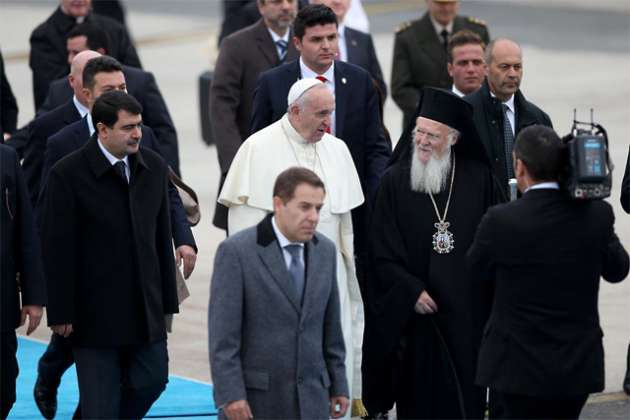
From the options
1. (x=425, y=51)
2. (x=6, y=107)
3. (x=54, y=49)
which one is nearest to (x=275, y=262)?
(x=6, y=107)

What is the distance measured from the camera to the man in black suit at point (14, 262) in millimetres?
7898

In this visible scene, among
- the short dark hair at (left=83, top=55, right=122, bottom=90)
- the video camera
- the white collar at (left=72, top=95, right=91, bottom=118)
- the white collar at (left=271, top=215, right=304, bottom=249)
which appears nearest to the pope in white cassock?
the short dark hair at (left=83, top=55, right=122, bottom=90)

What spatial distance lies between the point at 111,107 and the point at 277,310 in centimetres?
148

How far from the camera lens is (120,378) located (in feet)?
26.7

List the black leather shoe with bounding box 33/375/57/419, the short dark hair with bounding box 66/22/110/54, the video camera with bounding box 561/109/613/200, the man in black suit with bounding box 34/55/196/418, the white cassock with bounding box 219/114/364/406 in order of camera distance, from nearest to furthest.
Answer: the video camera with bounding box 561/109/613/200 < the white cassock with bounding box 219/114/364/406 < the man in black suit with bounding box 34/55/196/418 < the black leather shoe with bounding box 33/375/57/419 < the short dark hair with bounding box 66/22/110/54

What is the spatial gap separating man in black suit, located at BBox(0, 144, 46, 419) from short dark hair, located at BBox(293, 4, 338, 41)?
7.12 feet

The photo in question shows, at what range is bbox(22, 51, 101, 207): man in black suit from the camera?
30.7 ft

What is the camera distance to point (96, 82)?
8.74 meters

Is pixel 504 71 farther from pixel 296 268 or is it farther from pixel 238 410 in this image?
pixel 238 410

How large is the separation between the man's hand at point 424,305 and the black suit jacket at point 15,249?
178cm

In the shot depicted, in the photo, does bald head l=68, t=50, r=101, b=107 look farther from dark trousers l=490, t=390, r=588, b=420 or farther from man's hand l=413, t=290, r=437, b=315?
dark trousers l=490, t=390, r=588, b=420

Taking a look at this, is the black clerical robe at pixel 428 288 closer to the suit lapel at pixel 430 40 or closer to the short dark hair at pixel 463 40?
the short dark hair at pixel 463 40

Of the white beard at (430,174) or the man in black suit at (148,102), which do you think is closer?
the white beard at (430,174)

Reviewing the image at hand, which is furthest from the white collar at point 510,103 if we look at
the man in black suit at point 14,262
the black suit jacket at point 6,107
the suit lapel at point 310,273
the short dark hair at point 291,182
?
the black suit jacket at point 6,107
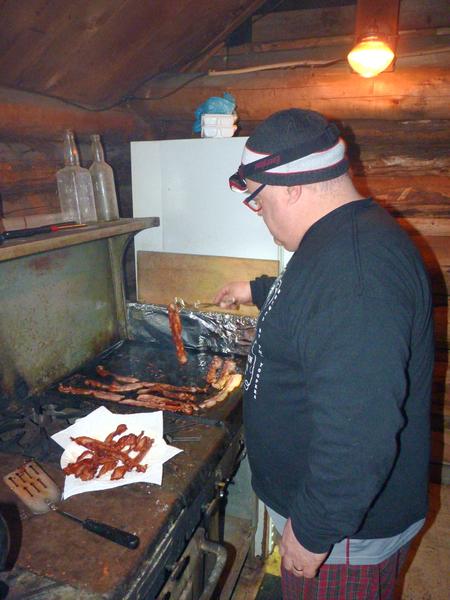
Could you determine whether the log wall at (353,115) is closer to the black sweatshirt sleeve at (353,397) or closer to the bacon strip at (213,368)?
the bacon strip at (213,368)

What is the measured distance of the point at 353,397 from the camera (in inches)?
39.4

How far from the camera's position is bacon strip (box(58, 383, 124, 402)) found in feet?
6.26

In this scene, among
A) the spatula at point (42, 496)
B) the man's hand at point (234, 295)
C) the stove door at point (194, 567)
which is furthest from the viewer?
the man's hand at point (234, 295)

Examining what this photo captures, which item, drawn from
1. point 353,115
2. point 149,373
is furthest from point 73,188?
point 353,115

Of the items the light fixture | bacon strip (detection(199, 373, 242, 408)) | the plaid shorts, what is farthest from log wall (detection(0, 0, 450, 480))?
the plaid shorts

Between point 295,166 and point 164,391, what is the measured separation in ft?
4.00

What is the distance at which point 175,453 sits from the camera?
1520 millimetres

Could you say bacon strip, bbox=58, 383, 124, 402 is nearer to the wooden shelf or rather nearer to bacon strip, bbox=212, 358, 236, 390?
bacon strip, bbox=212, 358, 236, 390

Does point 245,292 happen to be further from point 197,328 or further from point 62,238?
point 62,238

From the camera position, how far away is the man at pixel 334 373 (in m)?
1.00

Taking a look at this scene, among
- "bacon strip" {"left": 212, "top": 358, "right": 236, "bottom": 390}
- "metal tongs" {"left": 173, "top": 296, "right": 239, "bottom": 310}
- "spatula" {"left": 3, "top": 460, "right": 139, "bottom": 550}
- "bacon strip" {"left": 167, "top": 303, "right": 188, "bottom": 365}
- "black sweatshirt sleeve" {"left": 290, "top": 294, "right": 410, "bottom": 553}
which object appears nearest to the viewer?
"black sweatshirt sleeve" {"left": 290, "top": 294, "right": 410, "bottom": 553}

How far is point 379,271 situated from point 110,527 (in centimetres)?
100

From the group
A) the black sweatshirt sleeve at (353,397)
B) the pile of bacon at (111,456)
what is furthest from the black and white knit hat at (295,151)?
the pile of bacon at (111,456)

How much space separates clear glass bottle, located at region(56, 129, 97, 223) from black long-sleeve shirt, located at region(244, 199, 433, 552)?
1.22 metres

□ □ □

CHALLENGE: Render the material starting at the line containing "Between point 295,166" and ending at the line containing "1520 millimetres" as a two-column CSV with the header input,output. Give one row per answer, with the text it responds to under input and the answer under output, each field in double quotes and line breaks replaced by spaces.

ANSWER TO THIS EXERCISE:
input,output
"Between point 295,166 and point 164,391, what is the measured separation in ft?","4.00"
"What is the distance at which point 175,453 sits from the camera?","1520 millimetres"